I tell my class that while they may not be personally interested in the research process they should appreciate that researchers perform a valuable service. Whatever the outcome of their studies,  researchers take the vague terms that we all use and throw around and translate (operationalize) these terms in a form that can be measured. It is not necessary that we agree with how this is done. Whatever is offered gives others a starting point for conversation because they can agree or disagree.

Educators must do a similar thing. They present students a task and then evaluate performance on this task in order to indicate the degree to which the performance meets expectations. Typically, educators must be able to communicate the system that has been used.

In both cases, externalizing something vague in a concrete form is challenging, but necessary.

So, as an instructor, I have asked myself how I would evaluate the contributions to a social learning community over a two week period. For what contributions would I give points and how many for each contribution. I am assuming the purpose of this social learning community is to promote personal learning and the learning of others in the group. Remember – this assumes a two week time period.

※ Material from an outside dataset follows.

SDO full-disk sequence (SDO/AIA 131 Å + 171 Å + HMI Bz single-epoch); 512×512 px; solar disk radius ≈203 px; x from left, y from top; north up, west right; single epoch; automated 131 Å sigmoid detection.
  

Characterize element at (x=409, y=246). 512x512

  • Membership1 point a day for being a member of the community. Why – membership encourages the participation of others.
  • Valuing – +1, like, etc. – 1 point for each selection with a 5 point per day limit. Why – valuing encourages the contributions of others. While valuing is more active than membership, it requires little time once involved and can be applied multiple times during a short session. Valuing has less generative value for the individual offering recognition.
  • Share link (content created by someone else) – 5-10 points each – sharing the work of others does bring important content to the attention of others. The range of points here would relate to the “value added” of additional personal comments. Sharing a link – 5 points. Sharing a link with reaction – up to 10. I think there should also be maximum value on this variable. There is a diminishing return to a group if many only share. So max of 10 points a day.
  • Comment5-10 points each – comments encourage the contribution of others and engage both the contributor and the commenter in generative activity. 5-10 points per comment depending on the depth of the analysis. Max of 20 points a day.
  • Share original content10-15 points – original content provides benefits to both the audience and the author. 10-15 points depending on the quality. Max of 30 points a day.

So, I see the maximum benefit when content is generated and discussed within a group. A group that simply shares work created elsewhere without comment looks active but accomplishes little.